The scheme will provide
non-reciprocal preferential access to the union’s market through
reduced tariffs.
EU Trade Commissioner Peter
Mandelson on Monday confirmed that the scheme, a vital tool of
Europe’s pro-development trade policy, will still be in effect
from 2009 to 2011.
“The continuation of GSP will
ensure stability and predictability for beneficiaries and
traders in the EU and developing countries,” Mandelson said.
The standard scheme provides
preferential treatment to developing countries such as the
Philippines on over 6,300 tariff lines, while the “GSP plus” is
a special incentive arrangement for sustainable development and good
governance, that offers additional tariff reductions to support
vulnerable developing countries in their ratification and
implementation of relevant international conventions.

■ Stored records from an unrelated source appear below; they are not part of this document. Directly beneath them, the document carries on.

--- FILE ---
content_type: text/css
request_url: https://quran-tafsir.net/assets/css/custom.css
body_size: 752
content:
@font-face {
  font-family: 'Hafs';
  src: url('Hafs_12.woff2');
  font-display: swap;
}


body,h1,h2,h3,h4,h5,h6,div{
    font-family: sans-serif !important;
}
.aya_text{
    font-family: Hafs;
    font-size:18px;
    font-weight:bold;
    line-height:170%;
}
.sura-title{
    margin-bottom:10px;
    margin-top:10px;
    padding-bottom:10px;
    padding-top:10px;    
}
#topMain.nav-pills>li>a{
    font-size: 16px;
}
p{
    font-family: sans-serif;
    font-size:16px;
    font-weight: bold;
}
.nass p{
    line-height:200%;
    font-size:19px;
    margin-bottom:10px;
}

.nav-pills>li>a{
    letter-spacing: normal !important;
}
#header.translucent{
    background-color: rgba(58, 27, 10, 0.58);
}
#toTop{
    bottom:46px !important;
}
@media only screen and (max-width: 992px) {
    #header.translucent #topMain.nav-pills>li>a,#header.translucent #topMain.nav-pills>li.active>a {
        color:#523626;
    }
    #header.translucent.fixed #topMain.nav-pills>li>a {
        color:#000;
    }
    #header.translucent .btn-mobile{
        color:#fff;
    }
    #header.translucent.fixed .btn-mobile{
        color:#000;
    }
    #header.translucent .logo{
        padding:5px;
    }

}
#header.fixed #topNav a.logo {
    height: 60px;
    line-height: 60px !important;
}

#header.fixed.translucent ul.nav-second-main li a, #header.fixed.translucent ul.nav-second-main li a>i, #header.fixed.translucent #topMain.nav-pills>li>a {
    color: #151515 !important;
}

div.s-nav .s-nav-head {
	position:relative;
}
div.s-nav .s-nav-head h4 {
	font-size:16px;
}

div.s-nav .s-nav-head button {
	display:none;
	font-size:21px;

The Philippines, one of the top
20 users of the scheme, has heavily benefited from the program. The
country’s exports under the scheme stood at 862 million Euros in
2007, a 9-percent increase compared with last year and the highest
recorded since 1998.
Moreover, the average utilization
rate is now above the global average, as it reached 56 percent in
2007 from 44 percent in 1998. Of the 5.6 billion Euros of Philippine
exports to the union in 2007, about 16 percent benefited from the
scheme.
“The Philippines will continue
to benefit from either reduced-duty or duty-free entry for many
products, and no sector will be graduated from GSP for the
Philippines from 2009-2011,” Ambassador Alistair MacDonald, head
of the European Commission Delegation in Manila, said.